7. Violation Consequences Section
4 real-world failure scenarios:
- Cascade Effect (fix wrong component, create new bug)
- Multiple Round-Trip Effect (3 questions instead of 1 exploration)
- Stale Knowledge Effect (code changed, assumptions wrong)
- Hidden Dependencies Effect (miss shared libraries)
Each with cost summary table showing time lost.
8. Mandatory Announcement
Forces agent to acknowledge red flags at start:
"Before proceeding, I've checked the Red Flags table and confirmed:
- [X] Production pressure makes me WANT to skip discovery → Using skill anyway
- [X] I think I 'already know' the structure → Discovery will validate assumptions
..."
Hardening Effectiveness
Expected Improvements
| Scenario | Before Hardening | After Hardening (Expected) |
|---|---|---|
| Urgent Bug | C (failed) | A (Red Flags + Emergency Protocol should prevent) |
| Simple Question | B (failed) | A (Trap 1 + Round-Trip Effect should prevent) |
| Known Arch | A (passed) | A (maintains success) |
| Cost | A (passed) | A (maintains success) |
Expected Success Rate: 100% (4/4 scenarios)
Key Mechanisms
- Red Flags catch early - Before rationalization solidifies
- Rationalization Table provides counters - Direct response to each excuse
- Consequence examples show costs - Concrete time/impact data
- Mandatory announcement - Forces acknowledgment of pressures
- Multiple reinforcement - Same message in different formats
Verification Needed
Next step: Re-run all 4 scenarios with agents that CAN access the hardened skill document to verify 100% compliance.

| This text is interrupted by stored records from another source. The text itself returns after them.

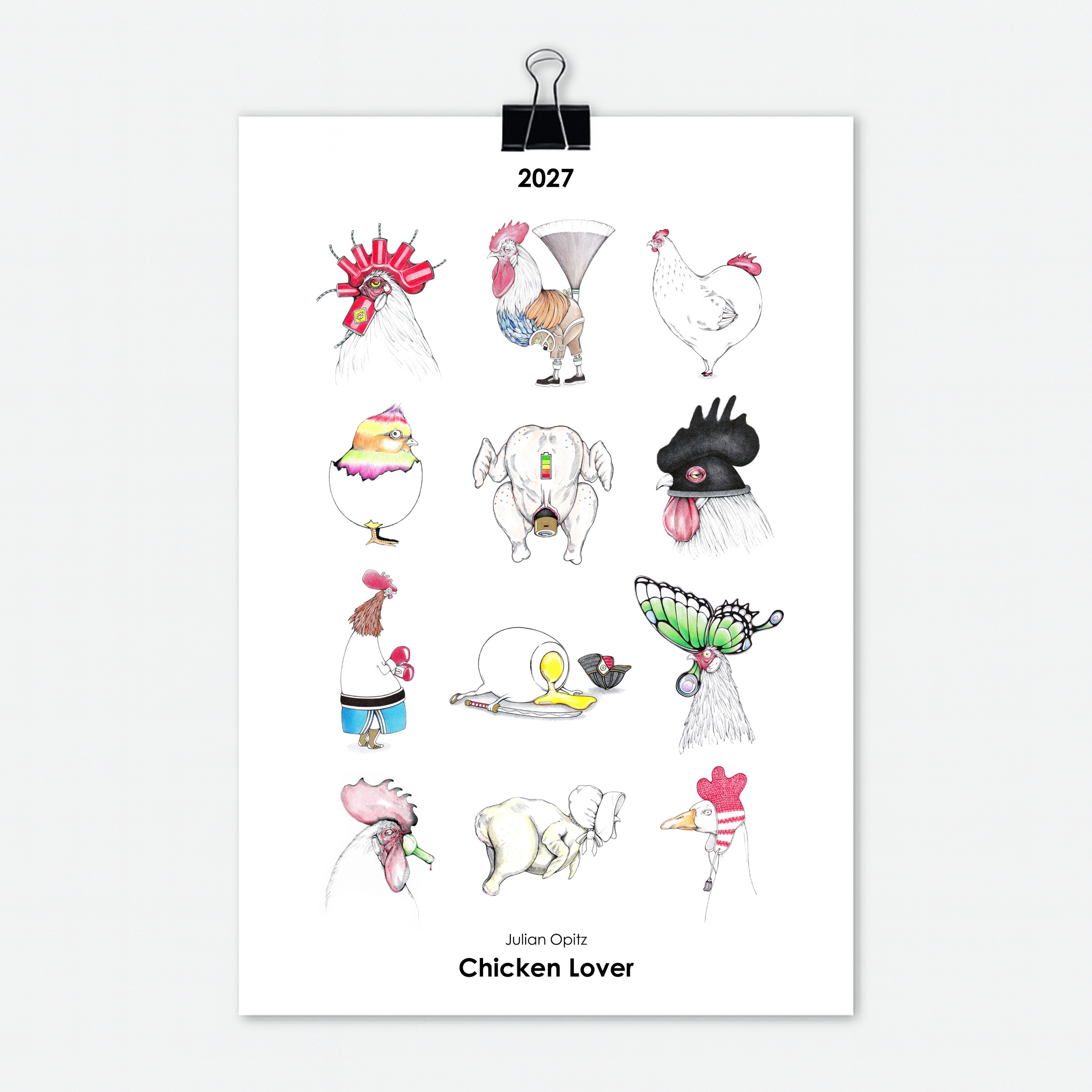 Hähne und Hühner Kalender 2027 Titelseite mit 12 witzigen Hahn und Huhn Illustrationen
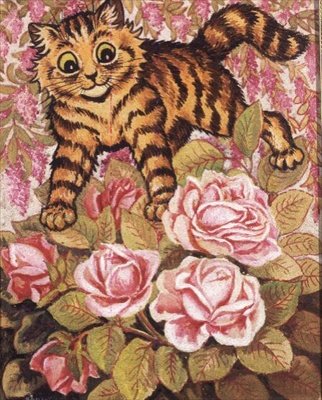 En killing gemmer sig i en rosenbusk af Louis Wain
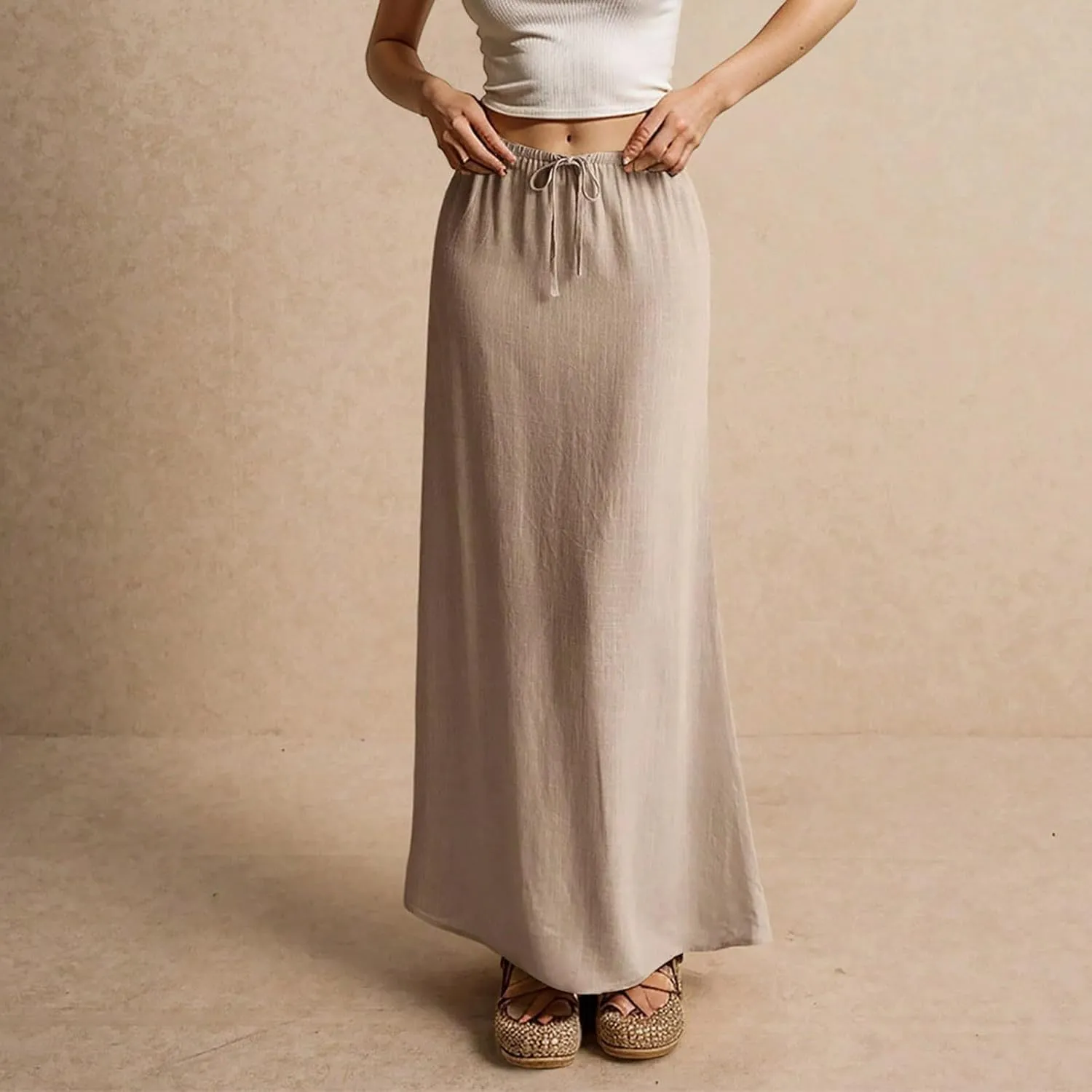 Womens Linen Maxi Skirt Drawstring Low Rise Long Skirts Solid Lightweight Summer Casual Cover Up Beach A Line Skirts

Current limitation: Test agents running in Midaz repo can't access skill in ../ring/ directory.
Workaround options:
- Copy skill to Midaz docs temporarily for testing
- Test in ring repo directory instead
- Inline skill content in agent prompts
Key Learnings
1. Baseline Testing is Critical
- Agents chose wrong approach 75% of the time without skill
- Rationalizations were sophisticated and logical-sounding
- "I already know" was most common excuse
2. Basic Skills Need Hardening
- Un-hardened skill improved results but not enough (50% vs 25%)
- Agents created new rationalizations (exception categories)
- Need explicit counters for each excuse
3. Multi-Layer Defense Works
- Frontmatter warnings (first encounter)
- Red Flags table (early in doc, catches at decision point)
- Detailed trap sections (provides depth)
- Rationalization table (reference for common excuses)
- Consequence examples (shows real costs)
- Mandatory announcement (forces acknowledgment)
4. Pressure Reveals Weaknesses
- Time pressure is most effective at breaking compliance
- Authority/colleague information creates strong rationalization
- Scope perception ("simple question") enables bypass
- Multiple pressures compound effect
Recommendations
For This Skill
- ✅ Hardening complete (8 anti-rationalization sections added)
- ⏳ Verification pending (need accessible testing environment)
- 📝 Consider adding more consequence examples from real Midaz scenarios
For Other Skills
- Use this methodology - RED-GREEN-REFACTOR for all discipline-enforcing skills
- Test under pressure - Academic scenarios don't reveal rationalizations
- Build rationalization tables - Every skill needs excuse counters
- Show consequences - Concrete examples more effective than principles
Hardened Skill Statistics
Lines added during hardening: ~150 lines Sections added: 8 major sections Rationalizations addressed: 8 documented + countered Red flags defined: 8 warning signs Consequence scenarios: 4 detailed examples Cost tables: 2 (time costs, violation costs)
Total skill size: 990+ lines (comprehensive defense-in-depth documentation)
Next Steps
- Verify hardening - Test with agents that can access the skill
- Add to ring:using-ring - Document this skill in the ring skill catalog
- Create examples - Add real Midaz exploration examples to skill
- Monitor usage - Collect data on whether agents follow the skill in production use
Meta-Insight
This stress testing process itself validates the TDD-for-skills methodology:
- RED revealed rationalizations we wouldn't have predicted
- GREEN showed partial improvement but revealed new excuses
- REFACTOR addressed specific failures with targeted counters
The same discipline we apply to code testing should apply to process documentation.
Skills without stress testing are like code without tests - they might work, but you don't know where they break.